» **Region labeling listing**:
## start

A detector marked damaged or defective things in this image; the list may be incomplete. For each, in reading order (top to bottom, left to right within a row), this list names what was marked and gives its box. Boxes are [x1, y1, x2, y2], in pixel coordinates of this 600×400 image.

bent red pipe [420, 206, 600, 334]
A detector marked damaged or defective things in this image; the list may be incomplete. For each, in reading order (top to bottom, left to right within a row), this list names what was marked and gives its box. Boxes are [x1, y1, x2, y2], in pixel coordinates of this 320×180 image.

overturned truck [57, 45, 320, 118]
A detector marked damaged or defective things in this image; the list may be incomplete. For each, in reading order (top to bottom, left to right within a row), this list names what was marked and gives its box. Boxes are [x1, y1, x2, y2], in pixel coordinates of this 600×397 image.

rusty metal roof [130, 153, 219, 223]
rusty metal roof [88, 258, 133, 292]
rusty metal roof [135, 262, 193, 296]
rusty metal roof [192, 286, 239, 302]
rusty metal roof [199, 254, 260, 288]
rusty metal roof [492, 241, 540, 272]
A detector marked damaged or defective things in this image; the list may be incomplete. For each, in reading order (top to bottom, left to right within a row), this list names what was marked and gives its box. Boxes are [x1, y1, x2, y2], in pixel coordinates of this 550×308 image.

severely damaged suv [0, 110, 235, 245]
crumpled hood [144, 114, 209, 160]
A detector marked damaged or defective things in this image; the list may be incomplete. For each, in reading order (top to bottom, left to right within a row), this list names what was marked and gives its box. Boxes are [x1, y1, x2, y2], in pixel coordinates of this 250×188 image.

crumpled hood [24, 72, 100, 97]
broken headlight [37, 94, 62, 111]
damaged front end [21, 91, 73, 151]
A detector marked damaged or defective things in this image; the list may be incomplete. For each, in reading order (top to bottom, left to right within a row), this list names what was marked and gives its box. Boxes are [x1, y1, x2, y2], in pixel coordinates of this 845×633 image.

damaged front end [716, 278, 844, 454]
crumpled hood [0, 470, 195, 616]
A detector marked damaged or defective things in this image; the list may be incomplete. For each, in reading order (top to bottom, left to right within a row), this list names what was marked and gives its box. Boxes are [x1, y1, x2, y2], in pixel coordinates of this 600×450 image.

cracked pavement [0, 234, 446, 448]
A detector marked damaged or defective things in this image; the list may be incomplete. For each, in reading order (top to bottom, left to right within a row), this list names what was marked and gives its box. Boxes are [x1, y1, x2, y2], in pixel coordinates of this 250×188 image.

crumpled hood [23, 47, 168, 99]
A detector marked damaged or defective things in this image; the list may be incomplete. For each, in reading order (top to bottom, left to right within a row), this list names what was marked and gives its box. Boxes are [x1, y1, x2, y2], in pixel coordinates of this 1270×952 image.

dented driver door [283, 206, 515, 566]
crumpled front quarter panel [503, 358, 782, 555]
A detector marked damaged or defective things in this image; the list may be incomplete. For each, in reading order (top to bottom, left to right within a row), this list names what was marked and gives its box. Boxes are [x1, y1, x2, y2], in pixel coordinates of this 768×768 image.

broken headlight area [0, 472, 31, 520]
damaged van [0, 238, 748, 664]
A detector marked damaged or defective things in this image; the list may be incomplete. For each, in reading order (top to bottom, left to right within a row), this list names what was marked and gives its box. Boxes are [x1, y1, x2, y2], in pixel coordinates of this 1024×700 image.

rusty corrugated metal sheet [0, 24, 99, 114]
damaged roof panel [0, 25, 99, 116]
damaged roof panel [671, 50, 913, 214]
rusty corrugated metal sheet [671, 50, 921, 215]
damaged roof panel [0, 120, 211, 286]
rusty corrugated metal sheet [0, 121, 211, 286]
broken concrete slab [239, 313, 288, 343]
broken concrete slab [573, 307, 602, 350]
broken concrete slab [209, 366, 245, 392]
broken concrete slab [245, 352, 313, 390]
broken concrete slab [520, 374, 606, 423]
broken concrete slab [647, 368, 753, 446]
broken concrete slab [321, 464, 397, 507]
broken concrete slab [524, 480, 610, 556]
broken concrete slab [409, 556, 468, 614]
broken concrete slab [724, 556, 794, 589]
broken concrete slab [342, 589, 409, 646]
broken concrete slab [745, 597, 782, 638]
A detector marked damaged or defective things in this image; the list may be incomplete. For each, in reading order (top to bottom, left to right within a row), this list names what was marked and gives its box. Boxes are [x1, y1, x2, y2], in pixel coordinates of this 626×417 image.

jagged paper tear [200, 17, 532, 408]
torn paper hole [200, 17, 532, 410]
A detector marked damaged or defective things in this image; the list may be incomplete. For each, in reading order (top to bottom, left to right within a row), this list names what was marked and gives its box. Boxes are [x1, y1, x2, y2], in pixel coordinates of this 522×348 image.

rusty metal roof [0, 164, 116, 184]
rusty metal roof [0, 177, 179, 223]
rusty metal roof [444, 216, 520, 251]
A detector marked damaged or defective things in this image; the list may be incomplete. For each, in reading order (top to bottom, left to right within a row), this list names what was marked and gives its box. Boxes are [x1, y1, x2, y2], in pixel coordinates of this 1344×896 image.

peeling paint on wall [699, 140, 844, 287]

## end

» **EXERCISE**: Write out every line of the listing above, copying each one without change.

» **CORRECT RESPONSE**:
A detector marked damaged or defective things in this image; the list may be incomplete. For each, in reading order (top to bottom, left to right within a row), this list names what was marked and gives its box. Boxes are [x1, y1, x2, y2], in pixel coordinates of this 600×400 image.

bent red pipe [420, 206, 600, 334]
A detector marked damaged or defective things in this image; the list may be incomplete. For each, in reading order (top to bottom, left to right within a row), this list names what was marked and gives its box. Boxes are [x1, y1, x2, y2], in pixel coordinates of this 320×180 image.

overturned truck [57, 45, 320, 118]
A detector marked damaged or defective things in this image; the list may be incomplete. For each, in reading order (top to bottom, left to right within a row), this list names what was marked and gives its box. Boxes are [x1, y1, x2, y2], in pixel coordinates of this 600×397 image.

rusty metal roof [130, 153, 219, 223]
rusty metal roof [88, 258, 133, 292]
rusty metal roof [135, 262, 193, 296]
rusty metal roof [192, 286, 239, 302]
rusty metal roof [199, 254, 260, 288]
rusty metal roof [492, 241, 540, 272]
A detector marked damaged or defective things in this image; the list may be incomplete. For each, in reading order (top to bottom, left to right within a row), this list names what was marked and gives its box. Boxes are [x1, y1, x2, y2], in pixel coordinates of this 550×308 image.

severely damaged suv [0, 110, 235, 245]
crumpled hood [144, 114, 209, 160]
A detector marked damaged or defective things in this image; the list may be incomplete. For each, in reading order (top to bottom, left to right within a row), this list names what was marked and gives its box. Boxes are [x1, y1, x2, y2], in pixel coordinates of this 250×188 image.

crumpled hood [24, 72, 100, 97]
broken headlight [37, 94, 62, 111]
damaged front end [21, 91, 73, 151]
A detector marked damaged or defective things in this image; the list may be incomplete. For each, in reading order (top to bottom, left to right within a row), this list names what was marked and gives its box. Boxes are [x1, y1, x2, y2], in pixel coordinates of this 845×633 image.

damaged front end [716, 278, 844, 454]
crumpled hood [0, 470, 195, 616]
A detector marked damaged or defective things in this image; the list may be incomplete. For each, in reading order (top to bottom, left to right within a row), this list names what was marked and gives its box. Boxes are [x1, y1, x2, y2], in pixel coordinates of this 600×450 image.

cracked pavement [0, 234, 446, 448]
A detector marked damaged or defective things in this image; the list may be incomplete. For each, in reading order (top to bottom, left to right within a row), this list names what was marked and gives its box. Boxes are [x1, y1, x2, y2], in pixel coordinates of this 250×188 image.

crumpled hood [23, 47, 168, 99]
A detector marked damaged or defective things in this image; the list may be incomplete. For each, in reading order (top to bottom, left to right within a row), this list names what was marked and gives its box. Boxes are [x1, y1, x2, y2], in pixel coordinates of this 1270×952 image.

dented driver door [283, 206, 515, 566]
crumpled front quarter panel [503, 358, 782, 555]
A detector marked damaged or defective things in this image; the list may be incomplete. For each, in reading order (top to bottom, left to right within a row), this list names what was marked and gives its box. Boxes are [x1, y1, x2, y2], in pixel coordinates of this 768×768 image.

broken headlight area [0, 472, 31, 520]
damaged van [0, 238, 748, 664]
A detector marked damaged or defective things in this image; the list may be incomplete. For each, in reading order (top to bottom, left to right within a row), this list names what was marked and gives its box. Boxes are [x1, y1, x2, y2], in pixel coordinates of this 1024×700 image.

rusty corrugated metal sheet [0, 24, 99, 114]
damaged roof panel [0, 25, 99, 116]
damaged roof panel [671, 50, 913, 214]
rusty corrugated metal sheet [671, 50, 921, 215]
damaged roof panel [0, 120, 211, 286]
rusty corrugated metal sheet [0, 121, 211, 286]
broken concrete slab [239, 313, 288, 343]
broken concrete slab [573, 307, 602, 350]
broken concrete slab [209, 366, 245, 392]
broken concrete slab [245, 352, 313, 390]
broken concrete slab [520, 374, 606, 423]
broken concrete slab [647, 368, 753, 446]
broken concrete slab [321, 464, 397, 507]
broken concrete slab [524, 480, 610, 556]
broken concrete slab [409, 556, 468, 614]
broken concrete slab [724, 556, 794, 589]
broken concrete slab [342, 589, 409, 646]
broken concrete slab [745, 597, 782, 638]
A detector marked damaged or defective things in this image; the list may be incomplete. For each, in reading order (top to bottom, left to right within a row), this list names what was marked and gives its box. Boxes are [x1, y1, x2, y2], in pixel coordinates of this 626×417 image.

jagged paper tear [200, 17, 532, 408]
torn paper hole [200, 17, 532, 410]
A detector marked damaged or defective things in this image; the list may be incomplete. For each, in reading order (top to bottom, left to right within a row), this list names what was marked and gives its box. Boxes are [x1, y1, x2, y2], in pixel coordinates of this 522×348 image.

rusty metal roof [0, 164, 116, 184]
rusty metal roof [0, 177, 179, 223]
rusty metal roof [444, 216, 520, 251]
A detector marked damaged or defective things in this image; the list may be incomplete. For each, in reading order (top to bottom, left to right within a row), this list names what was marked and gives its box. Boxes are [x1, y1, x2, y2], in pixel coordinates of this 1344×896 image.

peeling paint on wall [699, 140, 844, 287]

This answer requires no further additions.